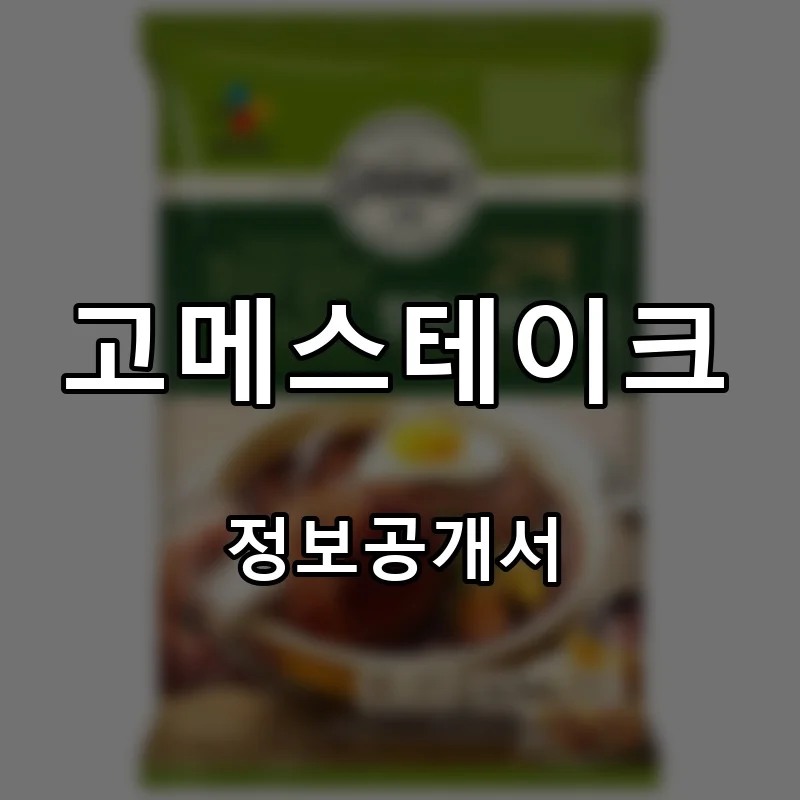 고메스테이크 프랜차이즈 창업 비용 정보공개서 요약
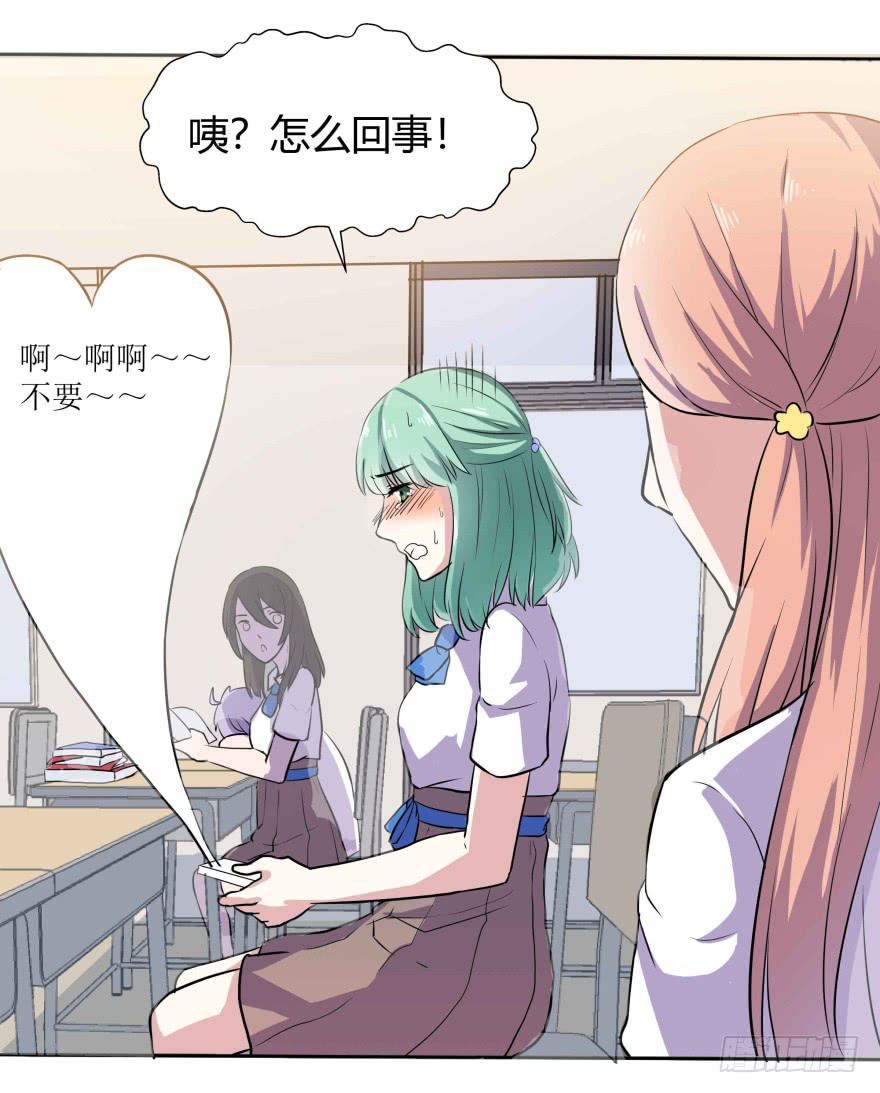 第三话：报复行动与其他会员25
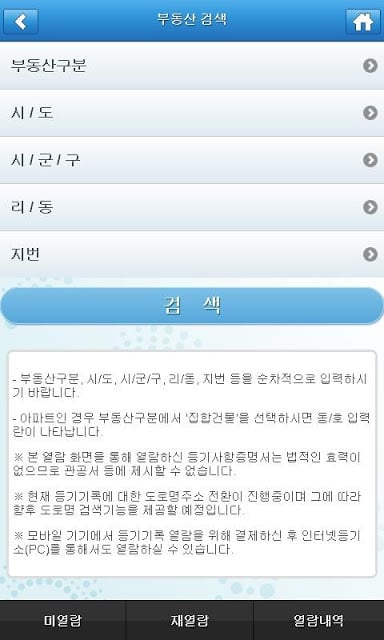 인터넷등기소截图3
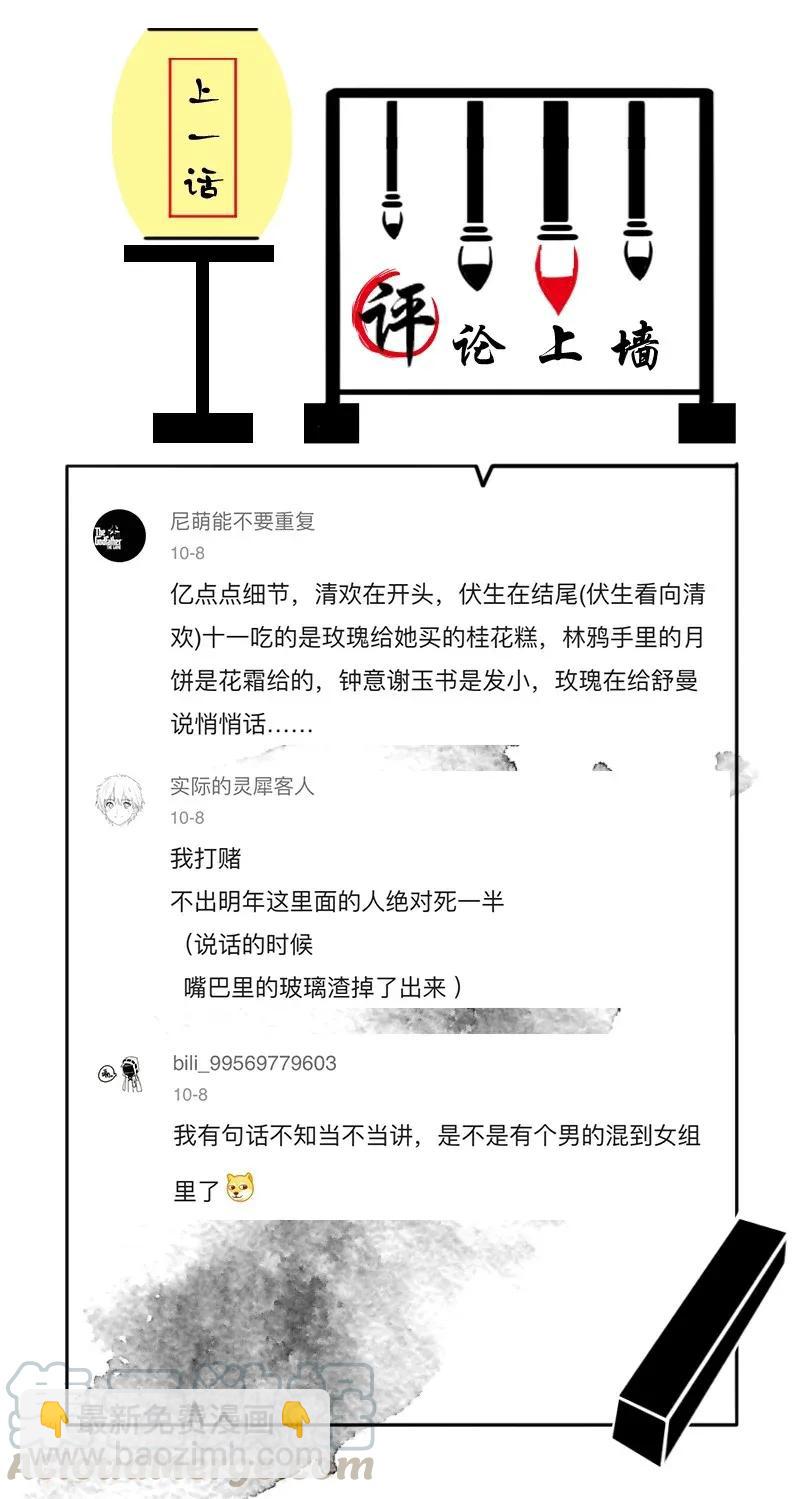 56（上） 花霜篇12（上）24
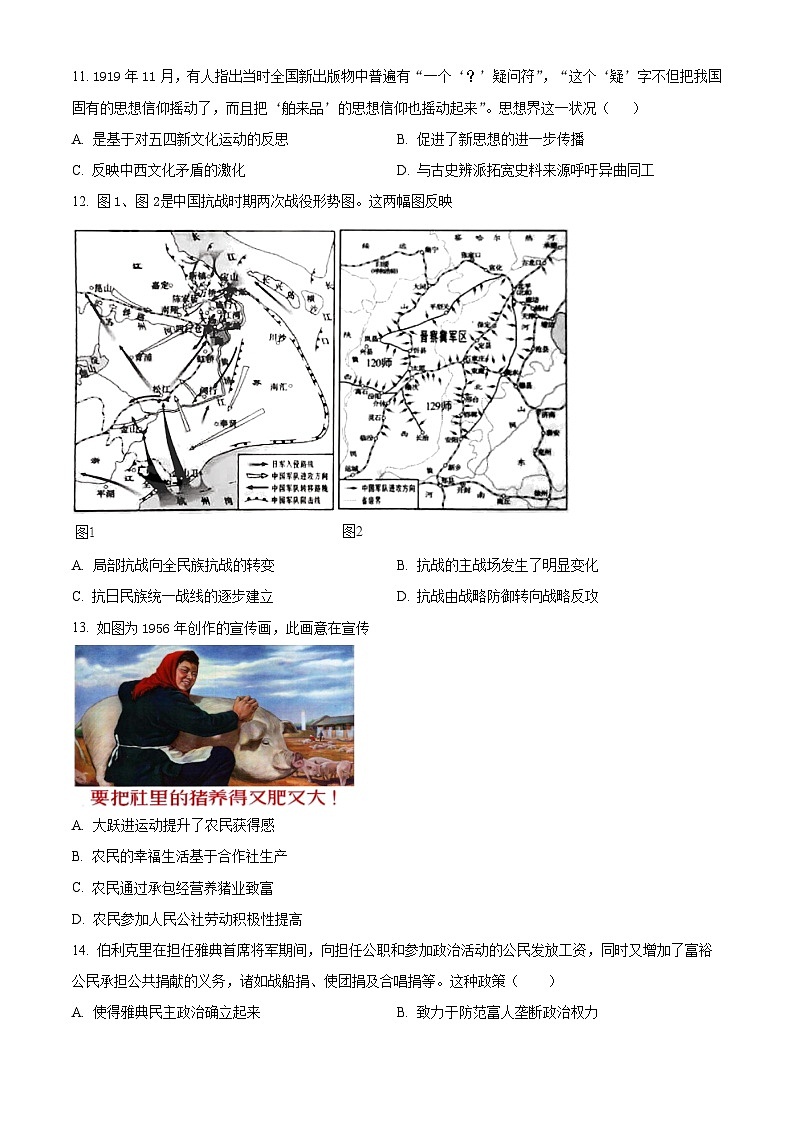 浙江省2023-2024学年高三下学期普通高校招生选考科目5月模拟考试历史学科试题（原卷版+解析版）03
● ● ● ●
Your objective:
Copy every line of the data above word for word, leaving the pictures out.

Answer section:
 고메스테이크 프랜차이즈 창업 비용 정보공개서 요약
 第三话：报复行动与其他会员25
 인터넷등기소截图3
 56（上） 花霜篇12（上）24
 浙江省2023-2024学年高三下学期普通高校招生选考科目5月模拟考试历史学科试题（原卷版+解析版）03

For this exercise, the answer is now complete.